Summary:

Introduction: The automotive sector has been pivotal in the technological advancement of lithium-ion batteries (LIB). However, the potential for further optimization of LIBs is nearing its limits. As a result, there's a shift towards developing solid-state batteries (SSBs), which use solid electrolytes rather than liquid. This roadmap provides insights into the developments of SSBs over the next decade in comparison to LIBs.

Key Results:

1. Materials and Components:
   • For SSBs, lithium metal and silicon are leading anode active materials. While lithium has high energy densities, silicon anodes are seen as the next-generation choice for LIBs.
   • The most promising cathode active materials are Ni-rich layered oxides, lithium iron phosphate, and potentially sulfur in the distant future.
   • The core component, the solid electrolyte, can be grouped into three categories: oxide, sulfide, and polymer electrolytes. Each has its advantages and challenges.
2. Production and Cell Concepts:
   • Four primary cell concepts are highlighted:
     1. Lithium metal anodes with oxide solid electrolyte (SE).
     2. Lithium metal anodes with sulfide SE.
     3. Silicon anode with sulfide SE.
     4. Lithium anode with polymer SE.
   • Pilot production timelines vary, but SSBs with lithium metal anodes and oxide SE might commence by 2025, and those with sulfide SE by 2028.
3. Key Performance Indicators (KPI) of SSB:
   • Energy density is a crucial KPI, especially for mobile applications.
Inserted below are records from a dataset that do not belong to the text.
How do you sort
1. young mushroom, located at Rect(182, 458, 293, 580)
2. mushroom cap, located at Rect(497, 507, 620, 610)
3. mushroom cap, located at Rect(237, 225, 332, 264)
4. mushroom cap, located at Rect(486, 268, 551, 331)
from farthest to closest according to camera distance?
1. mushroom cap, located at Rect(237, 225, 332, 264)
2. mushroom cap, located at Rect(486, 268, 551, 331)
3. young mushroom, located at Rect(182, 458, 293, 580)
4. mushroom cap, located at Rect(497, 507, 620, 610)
Some SSBs can surpass current LIBs in this aspect.
   • Safety is another advantage as SSBs lack flammable liquids, though they have their set of challenges.
   • The longevity of SSBs might match or exceed LIBs, but cost and fast-charging capability remain challenges.
4. Applications:
   • Currently, polymer SSBs are used in buses, but their high operating temperature is limiting.
   • The automotive sector is the main driver behind SSB development. However, inorganic SSBs might first appear in consumer electronics due to less stringent requirements.
   • By 2035, SSBs might expand to passenger aviation.
5. Market Aspects:
   • SSB production capacity is currently below 2 GWh, mostly in polymer SSBs. This could grow to 15–40 GWh by 2030 and 55–120 GWh by 2035.
   • Though the potential for SSBs is evident, liquid electrolyte LIBs will likely dominate the market for the foreseeable future.
   • In terms of geographic R&D, Asia (Japan, South Korea, China) and the USA lead. The EU, while strong in research, lags in pilot production and other areas.
6. Key Challenges:
   • Technical issues vary across different SSB technologies, including scale-up, component compatibility, and production challenges.
   • As SSBs compete with LIBs, they need to continually benchmark and surpass in KPIs.
   • The EU currently trails behind Asian and US players in SSB development but has an opportunity to become a major player in the technology.

In essence, while SSBs present promising advancements over traditional LIBs, there are technical and market-based challenges to address. The roadmap suggests that with proper focus and investment, SSBs could revolutionize the battery market, especially in the automotive sector.